─── DATASET ENTRIES ───

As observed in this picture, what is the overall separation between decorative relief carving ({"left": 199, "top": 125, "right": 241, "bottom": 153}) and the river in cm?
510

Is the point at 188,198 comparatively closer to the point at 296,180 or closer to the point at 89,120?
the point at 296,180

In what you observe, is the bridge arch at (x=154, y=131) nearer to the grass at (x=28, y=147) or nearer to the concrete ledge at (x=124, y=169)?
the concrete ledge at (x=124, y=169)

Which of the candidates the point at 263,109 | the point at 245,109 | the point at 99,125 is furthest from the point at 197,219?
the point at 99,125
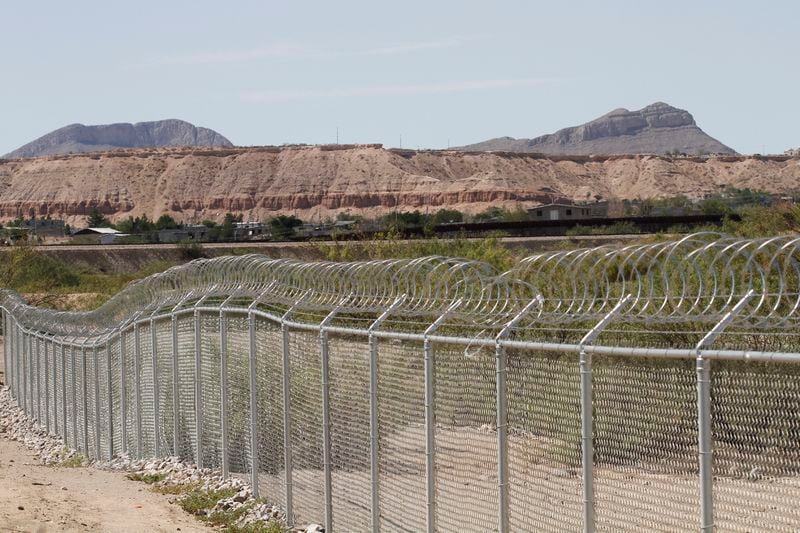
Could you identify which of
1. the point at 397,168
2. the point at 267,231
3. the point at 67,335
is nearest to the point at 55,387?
the point at 67,335

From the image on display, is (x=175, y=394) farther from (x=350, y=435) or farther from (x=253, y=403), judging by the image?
(x=350, y=435)

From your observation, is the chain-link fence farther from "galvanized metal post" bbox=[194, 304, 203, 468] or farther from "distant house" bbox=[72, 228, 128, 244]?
"distant house" bbox=[72, 228, 128, 244]

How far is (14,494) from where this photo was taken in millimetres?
13328

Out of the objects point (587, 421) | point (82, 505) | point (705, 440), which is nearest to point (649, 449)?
point (587, 421)

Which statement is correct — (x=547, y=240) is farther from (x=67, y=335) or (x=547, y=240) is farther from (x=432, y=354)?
(x=432, y=354)

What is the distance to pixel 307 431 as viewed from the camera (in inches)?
446

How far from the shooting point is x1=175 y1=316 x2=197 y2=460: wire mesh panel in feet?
49.6

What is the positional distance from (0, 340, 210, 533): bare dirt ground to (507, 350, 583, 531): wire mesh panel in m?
5.10

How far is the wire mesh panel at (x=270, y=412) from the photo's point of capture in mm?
12086

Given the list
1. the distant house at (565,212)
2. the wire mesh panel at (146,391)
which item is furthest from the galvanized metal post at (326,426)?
the distant house at (565,212)

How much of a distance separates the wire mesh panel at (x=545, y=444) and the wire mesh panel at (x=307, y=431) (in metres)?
3.49

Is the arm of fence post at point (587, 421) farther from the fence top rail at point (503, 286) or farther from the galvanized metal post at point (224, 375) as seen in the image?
the galvanized metal post at point (224, 375)

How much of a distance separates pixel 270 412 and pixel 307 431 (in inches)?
46.9

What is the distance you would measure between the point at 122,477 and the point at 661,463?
11.1m
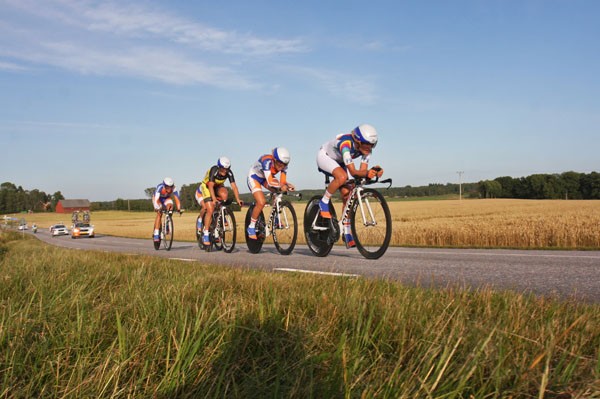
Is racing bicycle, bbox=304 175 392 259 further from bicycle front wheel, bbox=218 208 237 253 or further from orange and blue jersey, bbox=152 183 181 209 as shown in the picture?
orange and blue jersey, bbox=152 183 181 209

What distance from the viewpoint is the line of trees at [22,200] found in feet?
497

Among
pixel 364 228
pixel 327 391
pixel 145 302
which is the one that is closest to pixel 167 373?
pixel 327 391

───

**REQUEST**
Recast the lines from the line with "How far is the" through the end of the records as a Markdown table with the columns Row and Entry line. Skip blank lines, and leave the pictures out of the table.

**RESULT OF THIS EXERCISE**
| Row | Entry line |
|---|---|
| 1 | How far is the wire mesh panel at (x=270, y=412) from the photo's point of capture in mm? |
| 2 | 12086 |
| 3 | Given the list |
| 4 | 1. the distant house at (565,212) |
| 5 | 2. the wire mesh panel at (146,391) |
| 6 | which item is furthest from the galvanized metal post at (326,426)? |
| 7 | the distant house at (565,212) |
| 8 | How much of a distance separates the wire mesh panel at (x=545, y=444) and the wire mesh panel at (x=307, y=431) (in metres)? |
| 9 | 3.49 |
| 10 | Is the arm of fence post at point (587, 421) farther from the fence top rail at point (503, 286) or farther from the galvanized metal post at point (224, 375) as seen in the image? |
| 11 | the galvanized metal post at point (224, 375) |
| 12 | How much of a distance separates pixel 270 412 and pixel 307 431 (in inches)? |
| 13 | 46.9 |
| 14 | What is the distance you would measure between the point at 122,477 and the point at 661,463? |
| 15 | 11.1m |
| 16 | Is racing bicycle, bbox=304 175 392 259 further from bicycle front wheel, bbox=218 208 237 253 or further from orange and blue jersey, bbox=152 183 181 209 as shown in the picture? |
| 17 | orange and blue jersey, bbox=152 183 181 209 |
| 18 | What distance from the viewpoint is the line of trees at [22,200] found in feet? |
| 19 | 497 |
| 20 | Among |
| 21 | pixel 364 228 |
| 22 | pixel 327 391 |
| 23 | pixel 145 302 |
| 24 | which is the one that is closest to pixel 167 373? |
| 25 | pixel 327 391 |